Isabel Chen is a second year VFMP student who received quite a bit of media attention when she launched her project, the Keep Safe Initiative. Keep Safe’s goal is to arm Vancouver sex trade workers with panic devices, which would allow them to call for help in a time of danger. We asked Isabel to share more about her project with us here.
Keep Safe: arming sex workers with a call for help.
Isabel Chen, VFMP (2015)
Prostitution is the world’s most dangerous female profession, with a homicide rate of 204 per 100,000. Sex workers are over 50 times more likely to be murdered than women in any other profession1. In some brothels, panic buttons allow women to call for help in the event of violence, providing a measure of safety. A recent Vancouver study showed that brothel sex workers, equipped with such safety measures, are significantly safer than street sex workers.

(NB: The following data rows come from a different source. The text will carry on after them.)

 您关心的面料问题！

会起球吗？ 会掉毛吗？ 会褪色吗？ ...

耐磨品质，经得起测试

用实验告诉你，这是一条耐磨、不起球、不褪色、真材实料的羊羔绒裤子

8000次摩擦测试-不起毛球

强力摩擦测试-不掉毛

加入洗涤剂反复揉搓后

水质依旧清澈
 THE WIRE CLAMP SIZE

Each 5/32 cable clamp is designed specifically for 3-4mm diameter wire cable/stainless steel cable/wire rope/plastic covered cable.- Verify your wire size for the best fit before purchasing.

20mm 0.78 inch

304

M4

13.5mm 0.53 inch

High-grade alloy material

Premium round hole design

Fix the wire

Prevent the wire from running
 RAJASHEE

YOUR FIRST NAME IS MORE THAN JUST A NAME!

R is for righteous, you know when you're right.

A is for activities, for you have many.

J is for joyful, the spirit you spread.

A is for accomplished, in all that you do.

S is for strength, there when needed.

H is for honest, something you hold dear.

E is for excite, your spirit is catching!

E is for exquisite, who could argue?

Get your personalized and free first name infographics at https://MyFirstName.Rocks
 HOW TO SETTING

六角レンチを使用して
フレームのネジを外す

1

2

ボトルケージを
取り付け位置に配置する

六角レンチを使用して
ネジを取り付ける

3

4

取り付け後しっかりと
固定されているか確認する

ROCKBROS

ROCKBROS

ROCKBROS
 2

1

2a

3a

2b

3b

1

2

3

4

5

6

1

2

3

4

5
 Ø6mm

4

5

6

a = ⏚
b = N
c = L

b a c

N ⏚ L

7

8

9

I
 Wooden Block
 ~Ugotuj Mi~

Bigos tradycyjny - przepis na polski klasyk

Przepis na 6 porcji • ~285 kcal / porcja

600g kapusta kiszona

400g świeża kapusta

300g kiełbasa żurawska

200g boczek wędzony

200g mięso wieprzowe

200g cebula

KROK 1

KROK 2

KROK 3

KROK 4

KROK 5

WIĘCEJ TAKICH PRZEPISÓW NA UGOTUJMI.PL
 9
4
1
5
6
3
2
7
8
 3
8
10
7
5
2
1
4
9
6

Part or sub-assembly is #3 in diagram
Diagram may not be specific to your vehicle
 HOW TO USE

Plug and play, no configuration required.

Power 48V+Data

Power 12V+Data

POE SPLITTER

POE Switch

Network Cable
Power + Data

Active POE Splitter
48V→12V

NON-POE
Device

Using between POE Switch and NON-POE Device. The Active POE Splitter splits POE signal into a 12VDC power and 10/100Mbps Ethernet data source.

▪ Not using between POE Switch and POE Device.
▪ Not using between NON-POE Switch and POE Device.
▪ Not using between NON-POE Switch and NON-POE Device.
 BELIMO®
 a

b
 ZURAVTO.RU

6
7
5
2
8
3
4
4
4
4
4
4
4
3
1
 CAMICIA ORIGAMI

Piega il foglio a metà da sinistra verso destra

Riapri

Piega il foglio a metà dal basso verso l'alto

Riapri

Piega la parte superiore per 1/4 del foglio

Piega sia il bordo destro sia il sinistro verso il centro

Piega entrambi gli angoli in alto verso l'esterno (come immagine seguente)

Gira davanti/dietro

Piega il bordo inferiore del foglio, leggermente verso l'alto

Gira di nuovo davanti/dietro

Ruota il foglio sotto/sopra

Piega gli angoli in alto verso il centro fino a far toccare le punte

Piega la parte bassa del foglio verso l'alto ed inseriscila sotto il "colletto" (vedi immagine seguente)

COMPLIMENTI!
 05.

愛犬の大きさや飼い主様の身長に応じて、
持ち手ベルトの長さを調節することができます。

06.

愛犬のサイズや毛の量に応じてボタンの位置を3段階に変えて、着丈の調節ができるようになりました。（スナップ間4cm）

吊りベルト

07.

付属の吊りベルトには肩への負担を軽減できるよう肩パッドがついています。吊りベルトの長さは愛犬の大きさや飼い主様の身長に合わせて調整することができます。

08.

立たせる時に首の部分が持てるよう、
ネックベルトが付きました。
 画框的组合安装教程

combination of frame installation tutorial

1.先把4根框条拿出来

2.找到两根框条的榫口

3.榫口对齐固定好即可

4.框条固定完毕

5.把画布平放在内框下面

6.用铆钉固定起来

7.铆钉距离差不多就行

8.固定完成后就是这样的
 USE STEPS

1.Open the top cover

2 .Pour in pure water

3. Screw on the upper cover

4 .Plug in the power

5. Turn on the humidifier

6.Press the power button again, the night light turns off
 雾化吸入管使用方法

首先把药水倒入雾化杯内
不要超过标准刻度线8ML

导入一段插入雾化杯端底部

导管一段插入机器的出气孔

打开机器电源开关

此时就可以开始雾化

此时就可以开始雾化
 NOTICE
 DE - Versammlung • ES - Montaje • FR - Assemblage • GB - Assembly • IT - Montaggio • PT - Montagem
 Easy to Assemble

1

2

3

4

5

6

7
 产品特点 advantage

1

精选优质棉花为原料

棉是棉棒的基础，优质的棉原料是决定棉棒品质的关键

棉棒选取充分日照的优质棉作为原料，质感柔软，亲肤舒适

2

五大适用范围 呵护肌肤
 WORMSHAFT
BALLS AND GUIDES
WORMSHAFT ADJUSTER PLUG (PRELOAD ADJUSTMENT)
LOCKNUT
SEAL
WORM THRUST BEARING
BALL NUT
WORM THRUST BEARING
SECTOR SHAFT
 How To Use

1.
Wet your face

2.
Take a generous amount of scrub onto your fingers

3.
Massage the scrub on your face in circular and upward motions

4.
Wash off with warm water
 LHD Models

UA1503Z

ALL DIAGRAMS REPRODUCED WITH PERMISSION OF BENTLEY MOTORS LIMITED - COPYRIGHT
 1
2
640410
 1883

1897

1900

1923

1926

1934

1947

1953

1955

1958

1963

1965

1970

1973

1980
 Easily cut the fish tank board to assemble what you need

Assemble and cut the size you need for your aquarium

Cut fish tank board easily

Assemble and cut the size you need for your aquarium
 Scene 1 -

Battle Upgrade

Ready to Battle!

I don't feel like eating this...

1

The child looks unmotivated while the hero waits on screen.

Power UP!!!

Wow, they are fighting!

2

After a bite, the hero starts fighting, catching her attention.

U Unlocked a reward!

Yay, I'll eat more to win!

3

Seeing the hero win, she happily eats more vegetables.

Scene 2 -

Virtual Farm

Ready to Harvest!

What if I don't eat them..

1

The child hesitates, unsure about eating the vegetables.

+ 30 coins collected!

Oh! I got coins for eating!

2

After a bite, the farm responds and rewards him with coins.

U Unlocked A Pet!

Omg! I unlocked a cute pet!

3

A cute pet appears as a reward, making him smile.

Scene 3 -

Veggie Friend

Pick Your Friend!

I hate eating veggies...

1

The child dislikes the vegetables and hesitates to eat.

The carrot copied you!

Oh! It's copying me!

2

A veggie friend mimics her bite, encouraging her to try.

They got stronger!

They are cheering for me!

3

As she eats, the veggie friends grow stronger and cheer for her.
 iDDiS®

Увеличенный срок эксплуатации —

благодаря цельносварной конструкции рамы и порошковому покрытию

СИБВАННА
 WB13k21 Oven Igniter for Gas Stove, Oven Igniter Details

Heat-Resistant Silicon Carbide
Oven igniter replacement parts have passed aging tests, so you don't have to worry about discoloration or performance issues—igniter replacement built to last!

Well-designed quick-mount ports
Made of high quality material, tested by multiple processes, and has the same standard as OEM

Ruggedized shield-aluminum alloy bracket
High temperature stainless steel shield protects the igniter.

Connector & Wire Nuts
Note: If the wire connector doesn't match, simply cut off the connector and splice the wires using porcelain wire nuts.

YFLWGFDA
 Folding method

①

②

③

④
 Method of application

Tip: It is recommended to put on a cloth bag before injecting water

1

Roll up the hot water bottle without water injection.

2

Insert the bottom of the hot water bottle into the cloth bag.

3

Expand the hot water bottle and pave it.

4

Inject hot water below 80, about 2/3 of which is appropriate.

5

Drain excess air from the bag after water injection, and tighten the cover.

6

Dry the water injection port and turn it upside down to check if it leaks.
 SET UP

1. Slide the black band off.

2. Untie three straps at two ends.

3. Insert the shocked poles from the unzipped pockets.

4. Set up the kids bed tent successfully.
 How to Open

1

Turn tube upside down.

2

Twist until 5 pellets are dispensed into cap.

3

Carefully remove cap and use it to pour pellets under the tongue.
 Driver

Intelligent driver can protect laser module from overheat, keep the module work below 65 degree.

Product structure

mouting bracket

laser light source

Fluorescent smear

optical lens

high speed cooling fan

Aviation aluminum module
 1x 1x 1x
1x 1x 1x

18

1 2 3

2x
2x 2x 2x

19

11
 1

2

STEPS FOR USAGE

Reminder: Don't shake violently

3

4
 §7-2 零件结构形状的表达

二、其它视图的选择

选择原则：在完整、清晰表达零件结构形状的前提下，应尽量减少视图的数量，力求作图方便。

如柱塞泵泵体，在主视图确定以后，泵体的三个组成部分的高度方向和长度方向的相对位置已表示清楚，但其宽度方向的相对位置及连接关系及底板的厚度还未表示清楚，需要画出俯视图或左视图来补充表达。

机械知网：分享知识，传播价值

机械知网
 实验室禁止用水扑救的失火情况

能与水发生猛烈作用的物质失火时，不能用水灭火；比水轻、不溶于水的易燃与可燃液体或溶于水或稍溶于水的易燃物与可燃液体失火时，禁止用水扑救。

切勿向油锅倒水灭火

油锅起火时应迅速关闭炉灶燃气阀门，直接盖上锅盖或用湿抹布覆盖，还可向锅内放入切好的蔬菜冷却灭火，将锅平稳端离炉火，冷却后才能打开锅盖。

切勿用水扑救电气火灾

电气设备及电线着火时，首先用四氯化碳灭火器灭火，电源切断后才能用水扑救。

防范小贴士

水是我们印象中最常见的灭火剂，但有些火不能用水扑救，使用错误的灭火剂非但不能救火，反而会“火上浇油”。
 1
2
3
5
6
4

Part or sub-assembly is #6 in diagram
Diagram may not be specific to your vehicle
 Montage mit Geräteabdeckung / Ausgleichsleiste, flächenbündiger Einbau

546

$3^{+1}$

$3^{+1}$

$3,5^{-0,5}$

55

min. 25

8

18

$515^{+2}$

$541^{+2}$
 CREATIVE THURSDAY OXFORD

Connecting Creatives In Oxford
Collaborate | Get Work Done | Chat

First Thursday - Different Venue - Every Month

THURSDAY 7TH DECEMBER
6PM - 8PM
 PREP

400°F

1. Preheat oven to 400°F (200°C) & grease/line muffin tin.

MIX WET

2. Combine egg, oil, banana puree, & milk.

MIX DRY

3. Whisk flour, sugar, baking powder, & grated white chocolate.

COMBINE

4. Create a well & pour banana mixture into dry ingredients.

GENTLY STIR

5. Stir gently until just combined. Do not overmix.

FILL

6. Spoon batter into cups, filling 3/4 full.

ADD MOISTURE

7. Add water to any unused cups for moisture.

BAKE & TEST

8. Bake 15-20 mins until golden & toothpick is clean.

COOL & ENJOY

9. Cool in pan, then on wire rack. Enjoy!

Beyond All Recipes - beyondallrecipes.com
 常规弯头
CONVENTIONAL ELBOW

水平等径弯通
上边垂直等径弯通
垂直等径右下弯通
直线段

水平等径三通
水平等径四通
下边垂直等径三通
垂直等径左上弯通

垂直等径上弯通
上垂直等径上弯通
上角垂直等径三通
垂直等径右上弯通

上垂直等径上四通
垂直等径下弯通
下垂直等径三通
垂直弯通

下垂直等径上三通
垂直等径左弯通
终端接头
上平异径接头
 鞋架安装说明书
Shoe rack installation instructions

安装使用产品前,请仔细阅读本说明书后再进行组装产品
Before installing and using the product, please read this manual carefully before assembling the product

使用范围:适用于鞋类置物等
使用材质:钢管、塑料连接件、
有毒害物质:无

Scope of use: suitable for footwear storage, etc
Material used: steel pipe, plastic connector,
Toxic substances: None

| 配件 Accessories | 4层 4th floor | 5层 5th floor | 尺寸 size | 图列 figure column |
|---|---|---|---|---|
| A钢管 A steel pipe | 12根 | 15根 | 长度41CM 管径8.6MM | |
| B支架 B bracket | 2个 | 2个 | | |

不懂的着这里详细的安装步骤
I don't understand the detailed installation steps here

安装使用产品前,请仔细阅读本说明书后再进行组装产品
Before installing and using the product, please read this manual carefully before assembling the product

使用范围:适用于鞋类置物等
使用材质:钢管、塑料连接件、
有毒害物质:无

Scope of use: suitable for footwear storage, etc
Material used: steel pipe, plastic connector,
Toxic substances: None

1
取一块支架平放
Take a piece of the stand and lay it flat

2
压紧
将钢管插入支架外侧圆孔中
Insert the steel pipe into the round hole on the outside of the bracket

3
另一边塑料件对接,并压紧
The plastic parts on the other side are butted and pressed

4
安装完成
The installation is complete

The Keep Safe Initiative is working to create a mobile panic button system for street sex workers. Existing devices with embedded GPS and cellular technology will be provided to sex workers, allowing them to call for help at the push of a button. These devices generate a SOS text message , which would be delivered to a pre-specified number with GPS coordinate and a link to the woman’s position on Google maps. At this time, it is undecided who calls for help will go to; ideas range from friends or local sex worker advocacy organizations, to 911dispatch or possibly a combination of several parties with the functionality to choose between them.
Vancouver is an ideal city to pilot The Keep Safe Initiative as the safety of sex workers is high on the public’s agenda, particularly with the Missing Women’s Commission of Inquiry. Sex workers and sex worker advocates in Vancouver have also proposed the implementation of GPS-based safety devices. In a 2012 survey, published in the Downtown Eastside Consultation Report, sex workers said they believed GPS emergency devices would improve their safety.
The Keep Safe Initiative believes that any attempt to improve the safety of sex workers should be driven by sex workers themselves. It was not until we were approached by Vanessa Forro, a long time sex worker advocate, that things began to move forward with our project. Vanessa encouraged us to connect with the sex worker community We presented our idea to Vanessa’s colleagues for feedback.. After lots of consultation with sex worker advocates, The Keep Safe Initiative is now in a fundraising phase. Our next steps are to run focus groups with sex workers on the Downtown Eastside a pilot the concept with them. How The Keep Safe Initiative develops from there will really be determined by whether the participating street sex workers find that the devices truly do improve their safety.
(1) Potterat JJ, Brewer DD, Muth SQ, et al. (April 2004). “Mortality in a long-term open cohort of prostitute women”. Am. J. Epidemiol. 159 (8): 778–85. doi:10.1093/aje/kwh110.PMID 15051587.